Anies mengungkapkan, strategi yang harus didorong lebih jauh adalah membangun kolam-kolam retensi dihulu, sehingga volume air yang masuk ke Jakarta itu terkendali."Lihat beberapa bulan lalu ketika kawasan Kampung Melayu banjir padahal di situ sudah dilakukan normalisasi. Kan kalau logikanya, ditempat yang sudah dan normalisasi harusnya tidak banjir," ungkap Anies.

"Kenapa masih terjadi banjir? karena masalahnya volume air yang dari hulu itu tidak dikendalikan," sambungnya. Anies mengaku telah berbicara juga dengan Menteri PUPR, bahkan beberapa hari lalu dengan Presiden Joko Widodo soal percepatan bendungan-bendungan dibangun dihulu.

"Karena apapun yang kita kerjakan dihilir apalagi dengan ada permukaan air laut, kecepatan air yang tinggi dengan volume besar tidak mungkin bisa dipompa dengan cepat sampai ke laut. Jadi kita dorong ke sana, itu yang kita lakukan jangka panjangnya begitu dan kita bicara dengan BBWSCC untuk membereskan itu," ucap Anies.

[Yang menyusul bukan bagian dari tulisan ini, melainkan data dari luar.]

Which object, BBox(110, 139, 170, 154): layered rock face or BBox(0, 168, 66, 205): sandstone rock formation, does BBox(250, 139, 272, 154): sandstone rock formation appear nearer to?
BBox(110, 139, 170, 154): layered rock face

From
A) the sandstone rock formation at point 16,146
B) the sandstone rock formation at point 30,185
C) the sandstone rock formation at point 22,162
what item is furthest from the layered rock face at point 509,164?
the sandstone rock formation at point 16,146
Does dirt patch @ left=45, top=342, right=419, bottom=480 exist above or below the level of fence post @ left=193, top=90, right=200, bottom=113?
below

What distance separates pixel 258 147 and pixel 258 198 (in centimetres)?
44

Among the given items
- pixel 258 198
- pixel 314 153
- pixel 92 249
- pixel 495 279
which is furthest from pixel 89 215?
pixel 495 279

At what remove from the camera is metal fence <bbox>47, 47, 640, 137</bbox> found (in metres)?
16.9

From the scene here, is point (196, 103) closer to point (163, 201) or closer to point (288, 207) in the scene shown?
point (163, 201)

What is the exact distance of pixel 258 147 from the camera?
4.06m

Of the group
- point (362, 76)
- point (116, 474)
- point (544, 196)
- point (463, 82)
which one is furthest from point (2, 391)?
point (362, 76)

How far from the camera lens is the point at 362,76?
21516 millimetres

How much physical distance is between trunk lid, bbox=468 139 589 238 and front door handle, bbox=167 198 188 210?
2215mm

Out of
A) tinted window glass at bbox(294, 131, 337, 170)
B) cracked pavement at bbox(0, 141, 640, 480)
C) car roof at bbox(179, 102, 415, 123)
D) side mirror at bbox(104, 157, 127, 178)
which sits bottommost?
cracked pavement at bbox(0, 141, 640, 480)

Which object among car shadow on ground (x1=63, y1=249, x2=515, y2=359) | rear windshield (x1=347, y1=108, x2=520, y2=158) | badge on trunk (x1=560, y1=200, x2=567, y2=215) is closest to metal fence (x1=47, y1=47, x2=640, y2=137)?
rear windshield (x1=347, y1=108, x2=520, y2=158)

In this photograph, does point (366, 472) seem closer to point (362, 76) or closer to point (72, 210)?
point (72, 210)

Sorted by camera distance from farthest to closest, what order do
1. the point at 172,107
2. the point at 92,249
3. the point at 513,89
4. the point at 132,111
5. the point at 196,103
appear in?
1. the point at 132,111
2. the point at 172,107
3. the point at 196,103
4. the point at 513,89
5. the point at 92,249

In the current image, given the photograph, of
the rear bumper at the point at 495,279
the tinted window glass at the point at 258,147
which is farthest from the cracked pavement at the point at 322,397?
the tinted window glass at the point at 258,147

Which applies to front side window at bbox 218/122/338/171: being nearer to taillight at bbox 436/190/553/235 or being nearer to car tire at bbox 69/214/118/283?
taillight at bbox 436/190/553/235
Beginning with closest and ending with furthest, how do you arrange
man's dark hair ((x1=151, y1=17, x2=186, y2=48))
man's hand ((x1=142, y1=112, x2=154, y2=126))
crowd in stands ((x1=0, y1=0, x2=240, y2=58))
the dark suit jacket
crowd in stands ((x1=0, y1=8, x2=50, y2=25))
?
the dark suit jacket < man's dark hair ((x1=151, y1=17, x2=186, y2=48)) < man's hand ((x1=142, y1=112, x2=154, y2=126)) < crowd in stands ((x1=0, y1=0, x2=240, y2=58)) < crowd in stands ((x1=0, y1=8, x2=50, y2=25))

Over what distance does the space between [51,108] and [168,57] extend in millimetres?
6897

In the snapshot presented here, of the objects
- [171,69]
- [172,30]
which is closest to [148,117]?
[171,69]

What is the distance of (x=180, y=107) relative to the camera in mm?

Kepala Balai Besar Wilayah Sungai Ciliwung Cisadane (BBWSC), Bambang Hidayat menegaskan, salah satu upaya untuk mengatasi banjir itu adalah normalisasi kali karena dapat membuat kapasitas kali atau sungai menjadi lebih banyak menampung debit banjir. Sayangnya, program normalisasi sepanjang 33 kilometer yang dimulai sejak 2013 lalu baru berjalan sekitar 48% atau baru sekitar 16 kilometer.

Normalisasi terhenti sejak Februari 2018 lantaran Pemprov DKI belum melakukan pembebsan lahan."Tidak dikerjakan karena dibangun alam naturalisasi," ungkapnya.

Selain itu, lanjut Bambang, Dinas Sumber Daya Air (SDA) DKI Jakarta harus melakukan pengerukan secara rutin agar sungai atau kali tidak menjadi dangkal. Sebab, sendimentasi akan terus terjadi pada umumnya ketika di hulu curam, longsor dan terbawa ke hilir akhirnya menyebabkan sendimentasi.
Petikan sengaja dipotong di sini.